While some communities canceled 9-11 ceremonies or held them virtually today, the city of Springfield, Massachusetts went ahead with its remembrance.
The annual ceremony had all the traditional elements: There were speeches recalling the bravery of the first responders and honoring the memory of the lives lost on September 11, 19 years ago. The tolling of the fire bell. The laying of a wreath. A rifle salute and the playing taps.
What was missing this year was the usual large audience.
Because of the restrictions on the size of crowds during the pandemic, the ceremony was limited to 50 people including participants.
Several speakers drew parallels between the attack on the country by terrorists and the current tragedy brought on by the coronavirus. Springfield Mayor Domenic Sarno said the unity on display in the country on Sept. 12, 2001 is what is needed now to overcome the pandemic and respond to the calls for social and racial justice.
"It is important that we mark this tragic anniversary, but it also important we mark us all coming together, no matter what creed, color, or background," said Sarno.
The annual ceremony has been held in Springfield since 2002. This is the second year it was held at Riverfront Park in front of the city’s September 11th monument. It was dedicated in June 2019 and features a steel beam from the World Trade Center and a curved bronze wall with the names of 498 first responders who lost their lives on September 11, 2001.
Almost 3,000 people died when al-Qaeda hijackers crashed passenger jetliners into the Twin Towers, the Pentagon, and in an open field in Shanksville, Pennsylvania.

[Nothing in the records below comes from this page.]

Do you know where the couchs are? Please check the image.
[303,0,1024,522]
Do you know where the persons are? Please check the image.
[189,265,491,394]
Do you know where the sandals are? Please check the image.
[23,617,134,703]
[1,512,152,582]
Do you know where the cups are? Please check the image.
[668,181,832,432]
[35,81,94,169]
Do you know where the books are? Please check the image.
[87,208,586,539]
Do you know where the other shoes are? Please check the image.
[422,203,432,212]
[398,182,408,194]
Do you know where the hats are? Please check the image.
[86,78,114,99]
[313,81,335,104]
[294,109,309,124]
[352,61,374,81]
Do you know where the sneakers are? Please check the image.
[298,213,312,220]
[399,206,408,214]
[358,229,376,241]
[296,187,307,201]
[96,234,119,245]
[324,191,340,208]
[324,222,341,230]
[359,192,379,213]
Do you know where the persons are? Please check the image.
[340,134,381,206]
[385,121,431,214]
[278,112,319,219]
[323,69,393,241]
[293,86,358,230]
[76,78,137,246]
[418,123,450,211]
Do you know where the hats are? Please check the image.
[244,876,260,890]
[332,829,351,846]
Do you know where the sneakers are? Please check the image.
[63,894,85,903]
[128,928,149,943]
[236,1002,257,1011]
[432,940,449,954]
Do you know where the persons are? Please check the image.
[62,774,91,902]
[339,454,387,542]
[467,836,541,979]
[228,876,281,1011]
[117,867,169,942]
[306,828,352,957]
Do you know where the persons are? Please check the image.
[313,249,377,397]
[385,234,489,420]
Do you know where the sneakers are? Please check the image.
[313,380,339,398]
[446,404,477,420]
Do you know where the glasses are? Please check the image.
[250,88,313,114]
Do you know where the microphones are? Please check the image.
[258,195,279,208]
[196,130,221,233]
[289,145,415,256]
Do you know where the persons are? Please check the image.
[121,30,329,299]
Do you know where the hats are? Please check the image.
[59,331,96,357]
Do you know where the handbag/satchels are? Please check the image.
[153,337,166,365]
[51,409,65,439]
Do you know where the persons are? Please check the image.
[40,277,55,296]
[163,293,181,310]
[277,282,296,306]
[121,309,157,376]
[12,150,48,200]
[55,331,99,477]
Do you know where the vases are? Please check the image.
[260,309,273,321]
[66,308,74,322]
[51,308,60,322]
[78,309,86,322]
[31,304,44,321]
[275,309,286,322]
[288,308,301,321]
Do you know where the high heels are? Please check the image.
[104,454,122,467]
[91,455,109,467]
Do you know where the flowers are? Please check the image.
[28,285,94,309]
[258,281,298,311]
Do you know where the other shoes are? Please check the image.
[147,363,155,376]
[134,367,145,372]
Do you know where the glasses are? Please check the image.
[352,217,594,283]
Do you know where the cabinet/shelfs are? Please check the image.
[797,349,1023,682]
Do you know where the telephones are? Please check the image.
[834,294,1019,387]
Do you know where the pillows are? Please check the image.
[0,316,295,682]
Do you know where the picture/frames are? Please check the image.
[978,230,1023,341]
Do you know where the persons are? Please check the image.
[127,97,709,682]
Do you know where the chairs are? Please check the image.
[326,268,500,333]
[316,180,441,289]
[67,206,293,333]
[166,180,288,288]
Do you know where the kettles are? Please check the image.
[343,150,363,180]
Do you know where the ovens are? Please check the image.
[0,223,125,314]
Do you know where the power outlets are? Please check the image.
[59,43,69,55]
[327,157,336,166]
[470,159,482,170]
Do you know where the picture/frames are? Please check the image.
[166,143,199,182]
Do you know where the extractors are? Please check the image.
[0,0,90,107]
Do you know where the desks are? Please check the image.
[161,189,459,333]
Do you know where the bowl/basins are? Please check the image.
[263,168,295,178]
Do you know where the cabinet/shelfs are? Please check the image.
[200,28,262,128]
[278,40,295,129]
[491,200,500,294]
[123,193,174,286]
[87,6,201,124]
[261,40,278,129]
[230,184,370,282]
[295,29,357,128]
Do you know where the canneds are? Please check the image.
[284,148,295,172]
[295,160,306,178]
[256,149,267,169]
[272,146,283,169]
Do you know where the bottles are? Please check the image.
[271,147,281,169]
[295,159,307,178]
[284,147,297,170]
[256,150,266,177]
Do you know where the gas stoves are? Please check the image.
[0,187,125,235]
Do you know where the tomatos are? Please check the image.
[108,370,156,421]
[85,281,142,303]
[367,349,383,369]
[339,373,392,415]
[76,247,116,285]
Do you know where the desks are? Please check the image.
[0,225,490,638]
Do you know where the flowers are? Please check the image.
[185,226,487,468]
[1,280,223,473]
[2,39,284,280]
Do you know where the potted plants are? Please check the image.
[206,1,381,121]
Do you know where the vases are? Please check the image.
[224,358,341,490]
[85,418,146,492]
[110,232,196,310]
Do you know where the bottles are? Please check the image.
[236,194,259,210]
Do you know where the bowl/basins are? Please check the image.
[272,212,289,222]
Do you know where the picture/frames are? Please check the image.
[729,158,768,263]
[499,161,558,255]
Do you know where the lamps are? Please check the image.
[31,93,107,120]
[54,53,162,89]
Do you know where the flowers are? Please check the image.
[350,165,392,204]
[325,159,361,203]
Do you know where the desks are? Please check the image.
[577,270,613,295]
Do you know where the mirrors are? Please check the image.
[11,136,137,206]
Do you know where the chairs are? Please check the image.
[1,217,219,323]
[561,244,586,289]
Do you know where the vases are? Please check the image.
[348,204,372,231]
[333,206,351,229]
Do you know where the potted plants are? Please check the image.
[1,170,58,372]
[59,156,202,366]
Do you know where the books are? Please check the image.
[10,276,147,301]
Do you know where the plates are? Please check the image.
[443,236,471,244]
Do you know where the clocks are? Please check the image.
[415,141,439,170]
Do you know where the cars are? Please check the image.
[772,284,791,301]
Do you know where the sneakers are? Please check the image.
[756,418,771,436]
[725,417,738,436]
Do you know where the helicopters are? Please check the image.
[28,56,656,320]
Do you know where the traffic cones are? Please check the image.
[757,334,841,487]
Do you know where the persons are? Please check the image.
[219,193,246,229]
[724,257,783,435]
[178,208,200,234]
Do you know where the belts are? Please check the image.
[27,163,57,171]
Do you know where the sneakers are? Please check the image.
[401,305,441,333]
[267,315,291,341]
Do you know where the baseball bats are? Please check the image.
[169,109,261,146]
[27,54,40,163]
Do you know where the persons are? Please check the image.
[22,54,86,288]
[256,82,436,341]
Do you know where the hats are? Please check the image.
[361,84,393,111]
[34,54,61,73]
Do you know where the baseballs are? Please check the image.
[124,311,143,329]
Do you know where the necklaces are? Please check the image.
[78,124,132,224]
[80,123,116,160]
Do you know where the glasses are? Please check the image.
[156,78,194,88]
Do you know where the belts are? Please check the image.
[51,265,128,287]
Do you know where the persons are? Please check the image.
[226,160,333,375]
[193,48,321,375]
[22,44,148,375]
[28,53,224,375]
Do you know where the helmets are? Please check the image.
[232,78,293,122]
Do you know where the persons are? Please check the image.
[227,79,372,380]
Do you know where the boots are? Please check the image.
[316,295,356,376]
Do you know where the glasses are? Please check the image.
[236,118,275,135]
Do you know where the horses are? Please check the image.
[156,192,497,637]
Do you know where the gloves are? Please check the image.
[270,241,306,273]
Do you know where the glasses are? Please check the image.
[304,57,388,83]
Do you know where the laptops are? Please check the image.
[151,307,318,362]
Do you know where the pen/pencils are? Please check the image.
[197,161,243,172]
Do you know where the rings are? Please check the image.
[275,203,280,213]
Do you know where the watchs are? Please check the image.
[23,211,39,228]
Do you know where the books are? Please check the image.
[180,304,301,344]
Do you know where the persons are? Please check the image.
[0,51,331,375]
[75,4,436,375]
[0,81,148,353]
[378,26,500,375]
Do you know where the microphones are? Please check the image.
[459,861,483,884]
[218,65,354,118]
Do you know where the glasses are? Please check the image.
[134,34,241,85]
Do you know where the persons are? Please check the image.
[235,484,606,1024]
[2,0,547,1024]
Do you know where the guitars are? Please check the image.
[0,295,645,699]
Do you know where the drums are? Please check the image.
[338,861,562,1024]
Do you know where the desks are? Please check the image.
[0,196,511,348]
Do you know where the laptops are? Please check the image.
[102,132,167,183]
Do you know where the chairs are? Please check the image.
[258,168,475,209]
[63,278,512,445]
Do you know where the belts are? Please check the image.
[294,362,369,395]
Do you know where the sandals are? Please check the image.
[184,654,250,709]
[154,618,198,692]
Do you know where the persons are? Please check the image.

Springfield Fire Commissioner Bernard Calvi said the heroism and dedication shown then by first responders epitomizes what public service is about.
" As we remember those who paid the ultimate sacrifice on that day, we should also remember those around us who go to work everyday and their commitment to the community we serve to save lives and property," said Calvi.
Springfield Police Commissioner Cheryl Clapprood said it is important that the annual remembrance be held because there is a generation of Americans who had not been born when the 9-11 attacks took place.
"Those first responders did not die in vain," said Clapprood. " That is what stays strong in us today."
The COVID-19 guidelines on crowd sizes in Massachusetts cut sharply the number of people who could attend, but there was never a thought given to canceling the ceremony, said Judy Matt, president of Spirit of Springfield.
" I think it went fine," said Matt after Friday's ceremony. "We just have to do it, to have it, no matter what the restrictions."
The ceremony was livestreamed and recorded for later broadcast on Focus Springfield Community Television.